This repository contains Jupyter notebooks exploring key concepts in Trustworthy AI, focusing on fairness and security in machine learning models.
This notebook explores fairness in machine learning, specifically addressing gender bias in a binary income prediction task.
- Data Preprocessing: Loads and prepares a dataset containing features including gender and income.
- Base Model Implementation: Uses XGBoost classifier to create an initial prediction model.
- Fairness Metrics:
- Implements Zemel fairness metric: P(Y=1 | gender=MALE) - P(Y=1 | gender=FEMALE)
- Implements disparate impact metric: P(Y=1 | gender=FEMALE) / P(Y=1 | gender=MALE)
- Bias Mitigation:
- Implements a data transformation technique to reduce gender bias.
- Creates a new dataset by adjusting the predictions for male and female subgroups.
- Unbiased Model: Trains a new XGBoost model on the transformed dataset.
- Comparative Analysis: Evaluates and compares the fairness metrics and classification performance of the base and unbiased models.
The notebook demonstrates how the bias mitigation technique reduces the difference in prediction probabilities between genders, improving fairness metrics while maintaining overall classification performance.
This notebook investigates the security of deep learning models, focusing on detecting and mitigating backdoor attacks in an MNIST digit classifier.
- Model Architecture: Implements a convolutional neural network (CNN) for MNIST classification.
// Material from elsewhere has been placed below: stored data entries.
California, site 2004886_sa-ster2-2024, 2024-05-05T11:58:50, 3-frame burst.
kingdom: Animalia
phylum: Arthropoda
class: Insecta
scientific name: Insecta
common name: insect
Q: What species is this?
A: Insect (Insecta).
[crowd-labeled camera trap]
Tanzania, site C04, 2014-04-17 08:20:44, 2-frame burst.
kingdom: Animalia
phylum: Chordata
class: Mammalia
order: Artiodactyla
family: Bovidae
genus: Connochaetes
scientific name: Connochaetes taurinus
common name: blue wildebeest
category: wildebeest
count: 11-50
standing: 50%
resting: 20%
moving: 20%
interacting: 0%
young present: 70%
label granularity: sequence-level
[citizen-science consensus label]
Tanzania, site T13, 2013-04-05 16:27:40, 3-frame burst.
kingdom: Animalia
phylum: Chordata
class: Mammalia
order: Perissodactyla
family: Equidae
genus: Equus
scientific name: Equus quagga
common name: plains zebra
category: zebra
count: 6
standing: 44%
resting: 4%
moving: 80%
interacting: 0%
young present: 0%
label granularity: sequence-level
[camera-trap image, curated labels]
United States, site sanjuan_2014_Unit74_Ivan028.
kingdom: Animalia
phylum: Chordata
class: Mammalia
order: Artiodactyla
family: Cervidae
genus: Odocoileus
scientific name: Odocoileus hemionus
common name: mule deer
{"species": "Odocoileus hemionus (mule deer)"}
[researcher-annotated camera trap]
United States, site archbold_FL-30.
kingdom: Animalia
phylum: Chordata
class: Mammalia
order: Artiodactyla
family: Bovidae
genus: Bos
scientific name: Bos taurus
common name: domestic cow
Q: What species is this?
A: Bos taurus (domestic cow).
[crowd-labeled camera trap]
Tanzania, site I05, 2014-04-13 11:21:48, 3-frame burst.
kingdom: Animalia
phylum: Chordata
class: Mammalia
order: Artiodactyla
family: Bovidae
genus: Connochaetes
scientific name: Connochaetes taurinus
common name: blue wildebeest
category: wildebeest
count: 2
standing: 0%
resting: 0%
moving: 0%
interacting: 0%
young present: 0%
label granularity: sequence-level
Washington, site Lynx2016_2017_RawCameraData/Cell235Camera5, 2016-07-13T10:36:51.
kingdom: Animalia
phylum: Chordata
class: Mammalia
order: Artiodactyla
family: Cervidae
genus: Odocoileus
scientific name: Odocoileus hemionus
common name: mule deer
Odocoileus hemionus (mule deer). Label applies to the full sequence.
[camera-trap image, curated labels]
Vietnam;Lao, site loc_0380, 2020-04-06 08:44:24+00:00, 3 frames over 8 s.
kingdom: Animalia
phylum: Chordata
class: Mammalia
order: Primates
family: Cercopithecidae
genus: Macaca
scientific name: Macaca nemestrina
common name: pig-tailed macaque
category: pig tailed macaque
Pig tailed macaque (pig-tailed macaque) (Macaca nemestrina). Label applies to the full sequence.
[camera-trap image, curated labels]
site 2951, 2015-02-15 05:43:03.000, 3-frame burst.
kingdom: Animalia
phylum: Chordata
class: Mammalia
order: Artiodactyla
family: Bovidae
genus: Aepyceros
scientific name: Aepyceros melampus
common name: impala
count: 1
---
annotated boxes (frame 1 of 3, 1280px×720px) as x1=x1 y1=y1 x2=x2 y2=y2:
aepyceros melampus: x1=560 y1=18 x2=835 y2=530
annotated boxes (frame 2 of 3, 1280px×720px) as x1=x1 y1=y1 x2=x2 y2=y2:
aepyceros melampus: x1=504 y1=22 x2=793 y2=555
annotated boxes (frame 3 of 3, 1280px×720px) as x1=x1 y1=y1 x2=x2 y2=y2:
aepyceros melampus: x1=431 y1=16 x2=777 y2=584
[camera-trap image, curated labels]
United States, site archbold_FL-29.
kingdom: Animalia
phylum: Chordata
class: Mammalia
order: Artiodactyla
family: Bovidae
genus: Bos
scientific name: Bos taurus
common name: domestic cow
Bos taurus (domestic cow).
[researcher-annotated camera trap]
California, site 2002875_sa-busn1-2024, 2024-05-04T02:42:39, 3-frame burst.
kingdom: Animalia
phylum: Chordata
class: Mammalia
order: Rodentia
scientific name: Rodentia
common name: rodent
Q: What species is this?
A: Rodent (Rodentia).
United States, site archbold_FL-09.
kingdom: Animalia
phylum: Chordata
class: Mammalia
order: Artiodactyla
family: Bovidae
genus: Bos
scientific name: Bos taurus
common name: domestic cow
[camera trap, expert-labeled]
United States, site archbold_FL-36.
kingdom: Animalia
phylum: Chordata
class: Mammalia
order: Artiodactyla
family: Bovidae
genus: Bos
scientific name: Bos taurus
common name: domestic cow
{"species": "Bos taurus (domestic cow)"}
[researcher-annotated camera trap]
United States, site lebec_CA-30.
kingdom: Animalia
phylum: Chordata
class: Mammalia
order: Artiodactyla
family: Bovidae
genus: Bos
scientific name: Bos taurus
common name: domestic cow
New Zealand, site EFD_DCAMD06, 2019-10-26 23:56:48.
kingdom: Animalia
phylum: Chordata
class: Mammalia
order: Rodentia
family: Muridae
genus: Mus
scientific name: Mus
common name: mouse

- Trigger Reverse Engineering:
- Defines an optimization problem to discover potential triggers in the model.
- Uses a mask and pattern approach to visualize potential backdoors.
- Anomaly Detection:
- Calculates L1 norms of the discovered masks.
- Uses Median Absolute Deviation (MAD) to identify anomalous (potentially infected) labels.
- Unlearning Process:
- Implements a fine-tuning approach to "unlearn" the backdoor.
- Uses a mixture of clean and triggered samples in the unlearning process.
- Loads a pre-trained (potentially poisoned) model.
- Performs trigger reverse engineering for each possible target label.
- Analyzes the results to identify the most likely infected label.
- Implements an unlearning procedure to mitigate the backdoor.
- Evaluates the attack success rate before and after unlearning.
- Demonstrates the effectiveness of the reverse engineering approach in identifying potential triggers.
- Shows how the unlearning process can significantly reduce the success rate of the backdoor attack while maintaining overall model performance.